Но вот что любопытно. Занимаясь самоограничением в творческом и идейном плане, я до поры до времени не только не чувствовал внешней цензуры — я не знал о ее официальном существовании, по дурости либо невнимательности не придавая значения короткому и совсем не зловещему на слух и взгляд словцу «Главлит». До 1975 года, за десятилетие активной литературной работы, я ни разу не обратил внимания на то, что Главлит при Совете Министров СССР — это никак не учреждение, связанное с художественной или любой другой литературой (для этого есть Госкомпечать при том же Совмине), а могущественное Управление по охране государственных тайн в печати, всесильная Цензура, и только она!

Когда я краем уха слышал от своих редакторов в журналах, в Политиздате и прочих «моих» издательствах, что, слава богу, мое произведение прошло Главлит, разрешено к печати и его можно тиражировать в типографии, я меньше всего задумывался над тем, а что было бы, если бы не прошло, если бы Главлит не разрешил. И до 1975 года все шло гладко.

В моем первом в новой, инвалидной, жизни арктическом плавании на борту «Семена Дежнева» в навигацию 1968 года я робко подумал о теме войны в Заполярье. На эту мысль натолкнули меня рассказы главного механика ледокольного парохода архангелогородца Аркадия Михайловича Копылова. Сам он в бою с германским линкором «Адмирал Шеер» участия не принимал, служил тогда на другом судне, но, поступив на «Дежнев», застал здесь нескольких прямых участников того сражения, многое от них узнав. Теперь он очень образно пересказывал мне услышанное, водил по всему судну, показывал былые, давно заделанные пробоины в бортах, как бы погружая меня в события военных лет.
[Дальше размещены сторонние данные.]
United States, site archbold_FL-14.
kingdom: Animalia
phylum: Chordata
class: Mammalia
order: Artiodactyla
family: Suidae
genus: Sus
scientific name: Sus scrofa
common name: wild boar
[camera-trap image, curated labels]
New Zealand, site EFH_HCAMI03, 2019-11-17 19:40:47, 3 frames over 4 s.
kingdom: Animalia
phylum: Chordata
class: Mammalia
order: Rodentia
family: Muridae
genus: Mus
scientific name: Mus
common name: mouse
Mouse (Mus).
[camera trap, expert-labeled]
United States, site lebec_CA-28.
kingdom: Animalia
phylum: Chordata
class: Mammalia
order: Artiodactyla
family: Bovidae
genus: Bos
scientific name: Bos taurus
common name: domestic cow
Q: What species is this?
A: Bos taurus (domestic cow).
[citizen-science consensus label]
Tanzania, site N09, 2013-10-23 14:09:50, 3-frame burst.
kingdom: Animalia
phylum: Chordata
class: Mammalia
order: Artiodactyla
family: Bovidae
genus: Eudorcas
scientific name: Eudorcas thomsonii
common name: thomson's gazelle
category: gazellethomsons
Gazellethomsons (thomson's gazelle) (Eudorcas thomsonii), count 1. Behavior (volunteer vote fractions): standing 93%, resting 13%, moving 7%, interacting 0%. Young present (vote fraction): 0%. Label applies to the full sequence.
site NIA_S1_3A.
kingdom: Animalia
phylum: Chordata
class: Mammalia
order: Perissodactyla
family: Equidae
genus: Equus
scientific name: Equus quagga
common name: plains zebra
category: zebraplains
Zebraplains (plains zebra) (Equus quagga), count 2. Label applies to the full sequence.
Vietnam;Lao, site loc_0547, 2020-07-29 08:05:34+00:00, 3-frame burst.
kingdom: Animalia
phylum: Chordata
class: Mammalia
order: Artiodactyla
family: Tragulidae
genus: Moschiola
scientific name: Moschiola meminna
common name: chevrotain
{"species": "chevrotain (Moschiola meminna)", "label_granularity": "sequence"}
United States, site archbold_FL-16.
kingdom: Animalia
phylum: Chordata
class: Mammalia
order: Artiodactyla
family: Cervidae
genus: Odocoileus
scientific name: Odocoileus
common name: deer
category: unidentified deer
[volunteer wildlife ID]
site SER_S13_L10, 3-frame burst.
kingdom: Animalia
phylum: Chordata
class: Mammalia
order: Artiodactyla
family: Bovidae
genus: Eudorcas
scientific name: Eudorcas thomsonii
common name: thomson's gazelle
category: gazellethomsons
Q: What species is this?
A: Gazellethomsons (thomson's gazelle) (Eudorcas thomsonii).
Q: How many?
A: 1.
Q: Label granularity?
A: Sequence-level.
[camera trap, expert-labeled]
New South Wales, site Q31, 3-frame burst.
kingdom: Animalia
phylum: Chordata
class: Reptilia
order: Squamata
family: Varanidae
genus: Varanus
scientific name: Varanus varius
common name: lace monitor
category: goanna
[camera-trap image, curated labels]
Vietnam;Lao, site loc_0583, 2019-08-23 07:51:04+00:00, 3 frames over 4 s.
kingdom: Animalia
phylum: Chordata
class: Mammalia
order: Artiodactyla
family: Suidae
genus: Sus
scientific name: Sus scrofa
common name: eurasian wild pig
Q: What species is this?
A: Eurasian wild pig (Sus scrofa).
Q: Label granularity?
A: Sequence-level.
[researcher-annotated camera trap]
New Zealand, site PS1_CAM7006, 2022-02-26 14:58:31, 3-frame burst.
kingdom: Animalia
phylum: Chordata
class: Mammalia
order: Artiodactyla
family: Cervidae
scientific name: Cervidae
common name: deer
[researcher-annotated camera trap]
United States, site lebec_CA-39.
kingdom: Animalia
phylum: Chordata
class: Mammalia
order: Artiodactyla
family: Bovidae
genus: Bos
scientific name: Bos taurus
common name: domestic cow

Идею книги о полярной войне я вынашивал не один год. Сперва лишь «начитывался», изучал историю боевых действий в Заполярье, мемуары командующего Северным флотом адмирала А. Г. Головко и его соратников, разрозненные записки, заметки, рассказы очевидцев, художественную литературу о войне на Севере. Окончательная структура задуманной книги выявилась после того, как я прочел по совету одного из товарищей по новоземельской зимовке, Владика Корякина, историю секретных германских метеостанций в Арктике, тайно создаваемых накануне и в ходе второй мировой войны (в переводе с немецкого на доступный мне английский этот труд был напечатан в британском полярном журнале). Я решил написать об особой войне, войне метеорологов, синоптиков, ледовых разведчиков, зимовщиков советских и зарубежных полярных станций, сотрудников экспедиций в Ледовитый океан в 1939–1945 годах.

На удивление быстро нашелся будущий издатель. Во время очередной поездки в Ленинград я почти случайно зашел в Гидрометеоиздат на Второй линии Васильевского острова, сразу же попал на нужного человека, редактора отдела научно-популярной литературы, бывшего моряка Бориса Ефимовича Лившица, рассказал ему о замысле и услыхал в ответ, что он давно читает меня в «Знание — сила», радостно одобряет мой интерес к военной теме, пусть даже я не видел той войны, и ждет рукопись через несколько месяцев.

— У вас же все готово, — уверял он меня. — Несколько очерков, повесть «Гренландский патруль» в вашем же любимом журнале, еще живы люди, которые все вам охотно расскажут. Действуйте без промедления, пока живы я и наш директор Артемий Николаевич Михайлов. Он сам был военным синоптиком на Севере и будет счастлив такому автору. Идемте прямо к нему.